Nesse inventário, ela registrou a presença e as ações das mulheres nas mais variadas épocas, locais e circunstâncias. Em sua intenção de contribuir para a emancipação feminina, Mariana descreve, em tom apaixonado, feitos gloriosos, corajosos, íntegros ou generosos perpetrados por mulheres, demonstrando assim a freqüente “superioridade” feminina em várias instâncias. Ela investigou a presença das mulheres na religião, na guerra, na política, na administração, nas ciências, nas artes, nas letras, na imprensa e no amor, em diferentes épocas e regiões do globo. Talvez possamos ainda recorrer a uma outra questão: a de que a colonização do interior do Paraná – com a produção de riquezas, através da cafeicultura deu-se muito recentemente e que, numa sociedade agrária, a educação da mulher sempre foi colocada em segundo plano.
A literatura feita por mulheres, juntamente com a discussão sobre a negritude e a literatura homoerótica, é fenômeno significativo dos últimos anos do século XX e se insere na discussão do multiculturalismo. A produção de autoria de mulheres sempre foi excluída, por várias razões, dentre elas o puro preconceito de uma sociedade atrelada a valores patriarcais que reservava à mulher o papel de esposa e mãe. Assim, sua produção sempre foi avaliada como deficitária em relação à norma de realização estética vista sob o ponto de vista masculino. Para Peggy Sharpe (1997), é comum nas Literaturas Coloniais omitir ou sub-representar relatos advindos da voz feminina, só em iniciativas mais atuais é que ocorrem discussões em torno da identidade nacional advinda de várias vozes, inclusive a feminina.
Nas décadas de setenta e oitenta do século XX, o pensamento feminista desenvolveu a teoria dos gêneros como modelo de interpretação das relações sociais e de sua história. Elaine Showalter (1994) propõe uma direção da escritura feminina que se enquadra na estrutura da sociedade. Ela divide a escrita da mulher em: feminina, a que se adapta à tradição e aceita o papel da mulher como definem os homens e feminista, que se declara em rebeldia e polemiza, questionando o papel da mulher; de mulher, que se concentra no auto-descobrimento.
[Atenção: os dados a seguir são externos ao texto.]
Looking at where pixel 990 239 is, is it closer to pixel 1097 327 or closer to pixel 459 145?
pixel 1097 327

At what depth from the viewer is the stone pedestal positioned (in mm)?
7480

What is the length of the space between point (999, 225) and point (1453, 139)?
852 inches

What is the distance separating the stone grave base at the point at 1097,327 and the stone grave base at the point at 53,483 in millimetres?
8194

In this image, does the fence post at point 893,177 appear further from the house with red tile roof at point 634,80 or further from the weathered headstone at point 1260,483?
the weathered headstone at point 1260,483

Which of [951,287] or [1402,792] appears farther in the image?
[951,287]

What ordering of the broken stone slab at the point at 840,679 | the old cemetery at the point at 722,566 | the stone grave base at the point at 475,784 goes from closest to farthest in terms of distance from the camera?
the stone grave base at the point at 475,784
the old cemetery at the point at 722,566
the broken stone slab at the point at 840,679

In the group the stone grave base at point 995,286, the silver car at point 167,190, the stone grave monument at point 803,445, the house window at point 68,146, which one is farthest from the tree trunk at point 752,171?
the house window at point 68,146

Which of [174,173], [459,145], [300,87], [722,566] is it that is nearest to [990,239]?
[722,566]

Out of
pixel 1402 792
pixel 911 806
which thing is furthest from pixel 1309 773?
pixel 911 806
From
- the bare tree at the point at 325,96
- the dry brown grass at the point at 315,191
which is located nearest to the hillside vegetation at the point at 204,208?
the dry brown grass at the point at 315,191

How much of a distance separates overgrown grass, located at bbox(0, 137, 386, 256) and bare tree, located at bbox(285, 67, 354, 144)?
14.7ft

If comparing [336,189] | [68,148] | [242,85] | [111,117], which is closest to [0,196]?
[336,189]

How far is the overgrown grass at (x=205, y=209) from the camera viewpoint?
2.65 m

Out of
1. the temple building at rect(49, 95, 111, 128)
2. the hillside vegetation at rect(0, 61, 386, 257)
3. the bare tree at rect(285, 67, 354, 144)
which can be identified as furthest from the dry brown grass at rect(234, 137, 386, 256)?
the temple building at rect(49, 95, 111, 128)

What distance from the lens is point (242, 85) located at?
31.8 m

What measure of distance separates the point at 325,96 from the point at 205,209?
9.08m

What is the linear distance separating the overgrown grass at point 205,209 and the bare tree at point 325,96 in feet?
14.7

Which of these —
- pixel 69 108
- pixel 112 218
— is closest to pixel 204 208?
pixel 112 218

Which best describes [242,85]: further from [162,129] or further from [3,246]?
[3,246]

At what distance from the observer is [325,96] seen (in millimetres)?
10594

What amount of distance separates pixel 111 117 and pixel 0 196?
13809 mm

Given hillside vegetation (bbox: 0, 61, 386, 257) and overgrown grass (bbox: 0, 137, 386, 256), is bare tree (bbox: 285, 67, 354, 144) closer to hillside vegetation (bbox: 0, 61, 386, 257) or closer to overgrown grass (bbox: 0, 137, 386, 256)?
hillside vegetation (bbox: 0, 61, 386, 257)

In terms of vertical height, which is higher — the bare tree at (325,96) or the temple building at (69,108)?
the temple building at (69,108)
A classificação de Showalter pode ser observada na literatura brasileira e também na paranaense, assim pode afirmar que a escrita de mulheres paranaenses é ao mesmo tempo feminina, feminista e de mulher, pois segundo Nadia Gotlib, isso é possível encontrar na obra de uma mesma escritora.
A escritora selecionada para a pesquisa é Adélia Woellner que questiona o modelo patriarcal em suas obras. Em geral, essa temática se concentra em contos que questionam as relações de gênero, buscando sem encontrar, soluções para impasses criados. O tom impresso nas narrativas concentra-se no íntimo, possibilitando a revelação dos segredos da identidade feminina que reside no cotidiano da mulher.
A escolha da escritora foi feita porque apresenta narrativas vividas e escrita por mulher. Além disso, buscou-se, por meio dessa pesquisa, aumentar o campo de visão que se tem sobre a literatura paranaense, porque ao se falar nesta literatura pensa-se na Curitiba de Paulo Leminski e a de Dalton Trevisan. Há a Curitiba de Paulo Leminski e a de Dalton Trevisan, dois de seus filhotes mais célebres, que revolucionaram a poesia e a prosa. Mas há, também, a Curitiba menos conhecida, porém tão revolucionária quanto, de Adélia Woellner.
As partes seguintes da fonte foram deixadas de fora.